Część życia spędzała na poznańskim Grunwaldzie, część w Indiach, skąd pochodzi jej drugi mąż, Khalid Tyabji - hinduski aktor. Wcześniej była żoną Zbigniewa Cynkutisa - aktora grającego w Teatrze Laboratorium Grotowskiego. Uczestniczyła w pracach stworzonego przez Cynkutisa Drugiego Studia Wrocławskiego - jako aktorka, prowadząca warsztaty i lider treningu aktorskiego.
Grała u Lecha Raczaka, reżyserowała kilka międzynarodowych projektów, prowadziła kursy metody aktorskiej, głosu i improwizacji, współtworzyła Stowarzyszenie Teatralne "Antrakt".

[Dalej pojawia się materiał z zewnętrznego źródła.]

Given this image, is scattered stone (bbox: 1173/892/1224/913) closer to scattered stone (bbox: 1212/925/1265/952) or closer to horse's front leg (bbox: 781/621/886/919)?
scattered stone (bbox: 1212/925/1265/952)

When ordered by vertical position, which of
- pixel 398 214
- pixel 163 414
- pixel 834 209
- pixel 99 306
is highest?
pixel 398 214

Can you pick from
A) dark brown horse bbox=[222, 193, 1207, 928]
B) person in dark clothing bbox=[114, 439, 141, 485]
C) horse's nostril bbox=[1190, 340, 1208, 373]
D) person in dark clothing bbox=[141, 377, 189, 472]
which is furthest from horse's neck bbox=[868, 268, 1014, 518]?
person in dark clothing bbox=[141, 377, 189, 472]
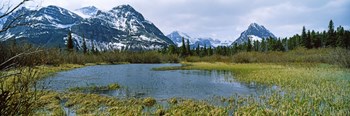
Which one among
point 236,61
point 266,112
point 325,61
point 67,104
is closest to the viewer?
point 266,112

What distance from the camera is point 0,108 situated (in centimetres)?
555

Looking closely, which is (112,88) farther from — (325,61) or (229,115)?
(325,61)

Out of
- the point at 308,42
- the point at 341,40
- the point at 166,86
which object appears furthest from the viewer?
the point at 308,42

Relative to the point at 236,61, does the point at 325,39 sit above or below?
above

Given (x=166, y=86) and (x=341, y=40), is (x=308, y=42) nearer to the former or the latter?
(x=341, y=40)

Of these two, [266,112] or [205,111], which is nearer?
[266,112]

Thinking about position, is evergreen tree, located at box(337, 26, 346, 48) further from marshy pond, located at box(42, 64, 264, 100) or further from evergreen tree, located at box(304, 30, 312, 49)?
marshy pond, located at box(42, 64, 264, 100)

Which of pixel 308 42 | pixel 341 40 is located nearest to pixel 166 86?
pixel 341 40

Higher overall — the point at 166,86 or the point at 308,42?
the point at 308,42

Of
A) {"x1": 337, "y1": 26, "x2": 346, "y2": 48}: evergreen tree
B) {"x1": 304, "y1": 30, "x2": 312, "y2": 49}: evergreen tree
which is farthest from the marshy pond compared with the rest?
{"x1": 304, "y1": 30, "x2": 312, "y2": 49}: evergreen tree

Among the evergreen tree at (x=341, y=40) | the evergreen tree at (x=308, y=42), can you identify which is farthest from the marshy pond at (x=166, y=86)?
the evergreen tree at (x=308, y=42)

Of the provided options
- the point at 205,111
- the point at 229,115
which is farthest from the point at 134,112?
the point at 229,115

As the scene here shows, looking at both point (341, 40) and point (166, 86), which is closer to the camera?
point (166, 86)

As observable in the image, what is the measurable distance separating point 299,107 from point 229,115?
364 centimetres
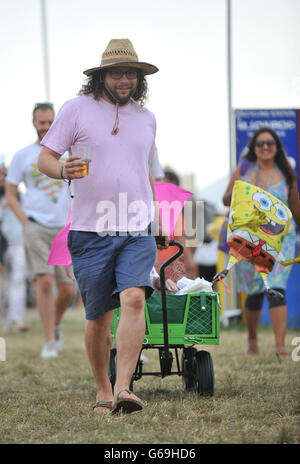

W latach 90. stworzyła monodram "Mona Rogers we własnej osobie", który grała na deskach Teatru Polskiego w Poznaniu. Otrzymała za niego nagrody m.in. na festiwalach w Tokio, Frankfurcie i Wrocławiu.
Od 2004 r. z drugim mężem, Khalidem tworzyli dwuosobowy zespół "Jolkha". Swoje spektakle pokazywali w zamku. - Rola to pewien kostium, mogę go utkać z fragmentów siebie i wtedy nie wiadomo kto kogo buduje. To fascynujący dialog - mówiła w jednym z wywiadów.
Ale teatr to w życiu Joli Cynkutis tylko jeden filar. Drugiej pasji - malarstwu - oddawała się z tym samym zaangażowaniem. Swoje obrazy pokazywała w bardzo różnych miejscach w Poznaniu: w Czekoladzie (cały czas można tam oglądać jej "Maki"), w Todze i Winiarni Pod Czarnym Kotem. - Sztuka była dla Niej czymś bardzo intymnym - kiedy zapraszali z Khalidem na swoje spektakle czy wystawy, to zawsze było jak zaproszenie do przyjaciół, do domu. Nawet "Monę Rogers we własnej osobie" Philipa Dymitri Galasa - monodram o blichtrze, pozorze i próżności właściwym aktorstwu - zagrała w Teatrze Polskim tak, jakby to był tekst święty i święta osoba - wspomina aktorkę Ewa Obrębowska - Piasecka, krytyk teatralny.
Pogrzeb Joli Cynkutis odbędzie się we wtorek, 19 lutego, o godz. 11.40 na Cmentarzu Górczyńskim.